Research ReportAlteration in BDNF and its receptors, full-length and truncated TrkB and p75NTR following penetrating traumatic brain injury

- In the area surrounding the cavity, TrkB-truncated mRNA expression increased 8 weeks after injury.
- In the area surrounding the cavity, p75NTR mRNA expression increased 8 weeks after injury.
- In the hippocampus BDNF mRNA and protein levels increased up to 2 weeks following injury.
- This study indicates a possibility to influence recovery and plasticity in the chronic phase of TBI.

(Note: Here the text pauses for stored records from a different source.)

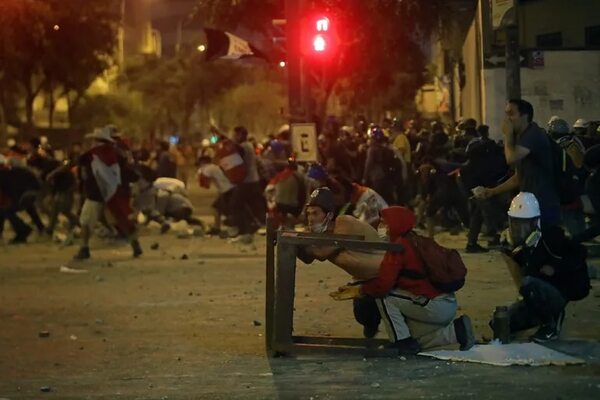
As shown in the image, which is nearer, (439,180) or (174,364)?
(174,364)

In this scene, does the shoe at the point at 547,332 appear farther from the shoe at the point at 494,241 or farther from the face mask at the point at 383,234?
the shoe at the point at 494,241

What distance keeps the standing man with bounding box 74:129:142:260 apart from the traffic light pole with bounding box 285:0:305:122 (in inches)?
172

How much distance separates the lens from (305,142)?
1833cm

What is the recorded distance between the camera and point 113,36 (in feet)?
155

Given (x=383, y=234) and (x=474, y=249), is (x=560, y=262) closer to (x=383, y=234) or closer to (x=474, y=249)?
(x=383, y=234)

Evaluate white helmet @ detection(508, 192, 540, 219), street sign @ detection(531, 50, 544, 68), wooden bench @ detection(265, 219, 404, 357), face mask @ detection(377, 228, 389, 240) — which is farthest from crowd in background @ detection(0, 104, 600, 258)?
white helmet @ detection(508, 192, 540, 219)

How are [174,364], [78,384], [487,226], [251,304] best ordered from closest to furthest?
1. [78,384]
2. [174,364]
3. [251,304]
4. [487,226]

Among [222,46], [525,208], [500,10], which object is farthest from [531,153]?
[222,46]

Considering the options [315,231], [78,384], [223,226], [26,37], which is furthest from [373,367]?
[26,37]

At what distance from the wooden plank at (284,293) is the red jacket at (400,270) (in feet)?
1.89

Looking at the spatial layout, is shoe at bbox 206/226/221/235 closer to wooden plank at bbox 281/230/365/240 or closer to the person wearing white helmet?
wooden plank at bbox 281/230/365/240

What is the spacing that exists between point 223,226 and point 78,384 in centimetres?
1319

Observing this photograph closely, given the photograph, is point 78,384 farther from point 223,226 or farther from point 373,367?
point 223,226

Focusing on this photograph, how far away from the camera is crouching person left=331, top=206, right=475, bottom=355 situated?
840 centimetres
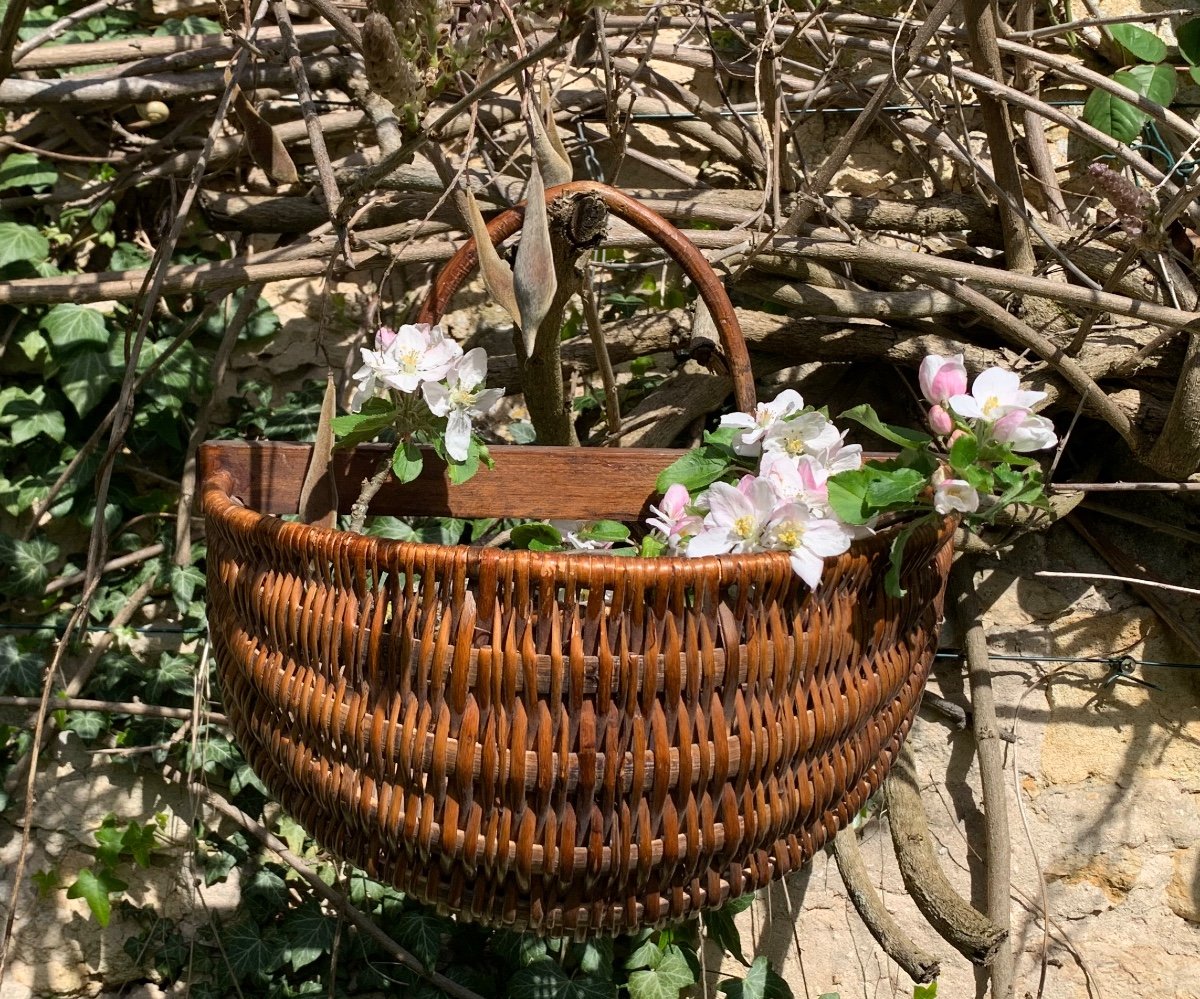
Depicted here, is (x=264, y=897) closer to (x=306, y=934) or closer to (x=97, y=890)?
(x=306, y=934)

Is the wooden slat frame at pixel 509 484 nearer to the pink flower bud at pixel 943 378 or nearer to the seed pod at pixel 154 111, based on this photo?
the pink flower bud at pixel 943 378

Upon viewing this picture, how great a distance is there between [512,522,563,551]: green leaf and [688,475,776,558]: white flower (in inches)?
9.0

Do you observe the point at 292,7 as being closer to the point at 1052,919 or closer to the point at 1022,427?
the point at 1022,427

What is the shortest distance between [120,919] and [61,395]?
2.74 ft

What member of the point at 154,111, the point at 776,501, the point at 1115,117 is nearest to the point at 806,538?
the point at 776,501

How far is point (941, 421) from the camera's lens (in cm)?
88

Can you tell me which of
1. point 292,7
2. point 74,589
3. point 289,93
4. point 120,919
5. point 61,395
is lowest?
point 120,919

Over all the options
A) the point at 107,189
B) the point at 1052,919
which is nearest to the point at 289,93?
the point at 107,189

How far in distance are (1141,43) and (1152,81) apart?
6cm

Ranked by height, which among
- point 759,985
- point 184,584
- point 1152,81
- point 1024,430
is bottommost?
point 759,985

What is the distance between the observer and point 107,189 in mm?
1738

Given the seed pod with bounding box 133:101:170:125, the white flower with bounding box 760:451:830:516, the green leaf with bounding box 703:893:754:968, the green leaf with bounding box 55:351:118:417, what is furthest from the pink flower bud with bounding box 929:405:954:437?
the seed pod with bounding box 133:101:170:125

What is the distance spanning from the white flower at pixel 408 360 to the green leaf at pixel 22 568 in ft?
3.14

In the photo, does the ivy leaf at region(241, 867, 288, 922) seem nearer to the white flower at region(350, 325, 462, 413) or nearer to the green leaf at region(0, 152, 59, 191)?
the white flower at region(350, 325, 462, 413)
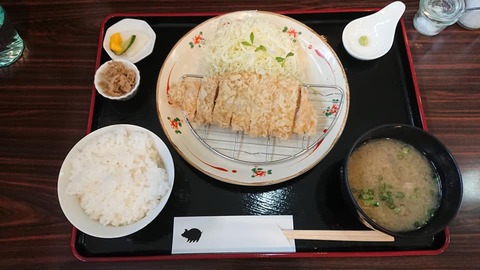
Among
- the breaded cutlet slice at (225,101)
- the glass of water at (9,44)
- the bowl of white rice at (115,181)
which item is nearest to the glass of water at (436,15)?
the breaded cutlet slice at (225,101)

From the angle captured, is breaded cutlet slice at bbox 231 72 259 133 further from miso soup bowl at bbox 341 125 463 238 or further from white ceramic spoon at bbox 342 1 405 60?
white ceramic spoon at bbox 342 1 405 60

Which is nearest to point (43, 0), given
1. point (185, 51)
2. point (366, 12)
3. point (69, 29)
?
point (69, 29)

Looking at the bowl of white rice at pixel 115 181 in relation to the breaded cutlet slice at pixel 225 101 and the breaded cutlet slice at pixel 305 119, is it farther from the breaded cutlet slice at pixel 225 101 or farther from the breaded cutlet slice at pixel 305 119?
the breaded cutlet slice at pixel 305 119

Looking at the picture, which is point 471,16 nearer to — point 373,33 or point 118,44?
point 373,33

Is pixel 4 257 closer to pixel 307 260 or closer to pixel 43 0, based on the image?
pixel 307 260

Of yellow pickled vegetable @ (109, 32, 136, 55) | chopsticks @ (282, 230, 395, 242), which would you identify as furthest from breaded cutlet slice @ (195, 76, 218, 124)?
chopsticks @ (282, 230, 395, 242)

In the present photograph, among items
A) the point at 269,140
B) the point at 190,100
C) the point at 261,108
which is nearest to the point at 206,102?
the point at 190,100

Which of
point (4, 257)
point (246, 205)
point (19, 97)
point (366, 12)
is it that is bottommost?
point (4, 257)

The evidence that BDNF is involved in neuroprotection, neuronal repair and recovery after traumatic brain injury (TBI) is substantial. We have previously shown that the polymorphism of the human BDNF gene predicts cognitive recovery and outcome following penetrating TBI. The distribution of expression of BDNF and its receptors after penetrating TBI has not been investigated. In this study we examined the expression of these genes in a rat model of penetrating TBI. The injury is produced by a controlled penetration of a 2 mm thick needle-shaped object, which is accelerated with a pellet from an air gun. We used in situ hybridization and investigated the mRNA expression of BDNF and its receptors: the full-length and the truncated TrkB and p75NTR, from 1 day to 8 weeks following penetrating TBI. In addition, the protein level of BDNF in frontal cortex and hippocampus was measured by reverse phase protein microarray (RPPM). The mRNA expression of BDNF and its receptors decreased in the hippocampus in the border zone ipsilateral to the injury while there was an increase in mRNA expression at the contralateral side. The increase in BDNF mRNA expression in the hippocampus was sustained for 2 weeks following injury, with the highest expression noted in the CA3 cell layer. Furthermore, the protein analysis by RPPM showed increased levels of BDNF in the frontal cortex and the hippocampus up to 2 weeks after TBI. At 8 weeks following injury there was an intense labeling of the truncated TrkB receptor and the p75NTR in the area surrounding the cavity. Our study is the first report on the expression of BDNF and its receptors following penetrating TBI and suggests that their expression is altered long after the acute phase of injury. Further studies are needed to investigate if the late expressions of these receptors are beneficial or deleterious. In either case it indicates the possibility to influence the recovery after brain injury during the chronic phase and the development of treatments that may improve the outcome of TBI patients.